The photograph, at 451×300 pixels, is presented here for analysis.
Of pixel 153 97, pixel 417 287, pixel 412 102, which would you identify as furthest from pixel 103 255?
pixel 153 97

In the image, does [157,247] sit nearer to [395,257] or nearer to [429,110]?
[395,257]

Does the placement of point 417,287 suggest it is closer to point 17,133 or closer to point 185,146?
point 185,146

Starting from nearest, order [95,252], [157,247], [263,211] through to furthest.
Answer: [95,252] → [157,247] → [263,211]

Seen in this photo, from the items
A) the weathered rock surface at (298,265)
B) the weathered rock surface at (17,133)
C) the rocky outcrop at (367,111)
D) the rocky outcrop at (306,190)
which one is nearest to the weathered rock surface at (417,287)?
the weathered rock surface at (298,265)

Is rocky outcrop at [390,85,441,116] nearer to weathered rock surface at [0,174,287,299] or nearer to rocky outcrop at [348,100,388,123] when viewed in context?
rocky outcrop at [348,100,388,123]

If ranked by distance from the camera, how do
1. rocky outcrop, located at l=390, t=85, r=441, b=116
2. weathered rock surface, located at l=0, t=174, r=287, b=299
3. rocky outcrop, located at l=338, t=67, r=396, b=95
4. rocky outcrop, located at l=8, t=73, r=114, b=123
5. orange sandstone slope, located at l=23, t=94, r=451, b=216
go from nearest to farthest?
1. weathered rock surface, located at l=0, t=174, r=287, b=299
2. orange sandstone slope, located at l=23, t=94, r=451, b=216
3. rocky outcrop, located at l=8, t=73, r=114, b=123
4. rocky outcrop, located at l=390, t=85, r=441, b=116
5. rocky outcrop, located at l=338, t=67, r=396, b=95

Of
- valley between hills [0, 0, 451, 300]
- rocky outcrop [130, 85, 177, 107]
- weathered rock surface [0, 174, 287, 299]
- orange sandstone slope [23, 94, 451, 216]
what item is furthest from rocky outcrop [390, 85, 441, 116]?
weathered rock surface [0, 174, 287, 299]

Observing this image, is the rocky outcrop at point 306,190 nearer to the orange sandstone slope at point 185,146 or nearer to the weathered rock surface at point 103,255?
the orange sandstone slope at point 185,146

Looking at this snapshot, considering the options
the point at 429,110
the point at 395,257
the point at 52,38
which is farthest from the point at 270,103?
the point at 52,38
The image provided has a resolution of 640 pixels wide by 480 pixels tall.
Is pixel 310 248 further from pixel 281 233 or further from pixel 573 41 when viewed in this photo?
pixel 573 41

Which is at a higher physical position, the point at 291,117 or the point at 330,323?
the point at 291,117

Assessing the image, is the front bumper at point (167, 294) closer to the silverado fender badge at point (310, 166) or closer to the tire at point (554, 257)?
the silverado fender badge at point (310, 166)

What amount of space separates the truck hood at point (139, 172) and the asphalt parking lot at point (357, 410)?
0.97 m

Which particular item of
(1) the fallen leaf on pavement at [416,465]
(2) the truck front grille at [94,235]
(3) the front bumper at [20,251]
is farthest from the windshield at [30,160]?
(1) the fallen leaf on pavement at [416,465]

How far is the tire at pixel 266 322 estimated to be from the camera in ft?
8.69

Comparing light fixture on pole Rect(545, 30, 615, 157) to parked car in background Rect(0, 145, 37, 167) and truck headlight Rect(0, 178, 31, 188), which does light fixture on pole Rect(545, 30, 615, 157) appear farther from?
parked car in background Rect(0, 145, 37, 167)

☆ ☆ ☆ ☆ ☆ ☆ ☆

Print every entry above verbatim, character for character, with no changes.

The photograph, at 451×300 pixels, is presented here for analysis.
Of pixel 153 97, pixel 417 287, pixel 412 102, which would you identify as furthest from pixel 103 255?
pixel 153 97

In the image, does [157,247] sit nearer to [395,257] or nearer to [429,110]?
[395,257]

Does the placement of point 417,287 suggest it is closer to point 17,133 or closer to point 185,146?
point 185,146

Starting from nearest, order [95,252], [157,247], [263,211] through to furthest.
Answer: [95,252] → [157,247] → [263,211]

Seen in this photo, from the items
A) the weathered rock surface at (298,265)
B) the weathered rock surface at (17,133)
C) the rocky outcrop at (367,111)
D) the rocky outcrop at (306,190)
which one is nearest to the weathered rock surface at (417,287)?
the weathered rock surface at (298,265)

Is rocky outcrop at [390,85,441,116] nearer to weathered rock surface at [0,174,287,299] or nearer to rocky outcrop at [348,100,388,123] when viewed in context?
rocky outcrop at [348,100,388,123]

If ranked by distance from the camera, how do
1. rocky outcrop, located at l=390, t=85, r=441, b=116
2. weathered rock surface, located at l=0, t=174, r=287, b=299
3. rocky outcrop, located at l=338, t=67, r=396, b=95
4. rocky outcrop, located at l=8, t=73, r=114, b=123
5. orange sandstone slope, located at l=23, t=94, r=451, b=216
go from nearest to farthest?
1. weathered rock surface, located at l=0, t=174, r=287, b=299
2. orange sandstone slope, located at l=23, t=94, r=451, b=216
3. rocky outcrop, located at l=8, t=73, r=114, b=123
4. rocky outcrop, located at l=390, t=85, r=441, b=116
5. rocky outcrop, located at l=338, t=67, r=396, b=95

Of
- valley between hills [0, 0, 451, 300]
- rocky outcrop [130, 85, 177, 107]
- weathered rock surface [0, 174, 287, 299]
- orange sandstone slope [23, 94, 451, 216]
what item is furthest from rocky outcrop [390, 85, 441, 116]?
weathered rock surface [0, 174, 287, 299]

Observing this image, is the rocky outcrop at point 306,190 nearer to the orange sandstone slope at point 185,146 or nearer to the weathered rock surface at point 103,255?
the orange sandstone slope at point 185,146

Looking at this snapshot, considering the options
the point at 429,110
the point at 395,257
the point at 52,38
which is farthest from the point at 270,103?
the point at 52,38
The image provided has a resolution of 640 pixels wide by 480 pixels tall.
Is pixel 310 248 further from pixel 281 233 or further from pixel 573 41 when viewed in this photo?
pixel 573 41

Which is at a higher physical position, the point at 291,117 or the point at 330,323?
the point at 291,117

Assessing the image, is the front bumper at point (167, 294) closer to the silverado fender badge at point (310, 166) or closer to the tire at point (554, 257)?
the silverado fender badge at point (310, 166)

What amount of space separates the truck hood at point (139, 172) and the asphalt parking lot at point (357, 410)?
0.97 m

Which particular item of
(1) the fallen leaf on pavement at [416,465]
(2) the truck front grille at [94,235]
(3) the front bumper at [20,251]
is farthest from the windshield at [30,160]?
(1) the fallen leaf on pavement at [416,465]

How far is the tire at pixel 266 322 estimated to be from the camera in ft?
8.69

Comparing light fixture on pole Rect(545, 30, 615, 157) to parked car in background Rect(0, 145, 37, 167) and truck headlight Rect(0, 178, 31, 188), which does light fixture on pole Rect(545, 30, 615, 157) appear farther from?
parked car in background Rect(0, 145, 37, 167)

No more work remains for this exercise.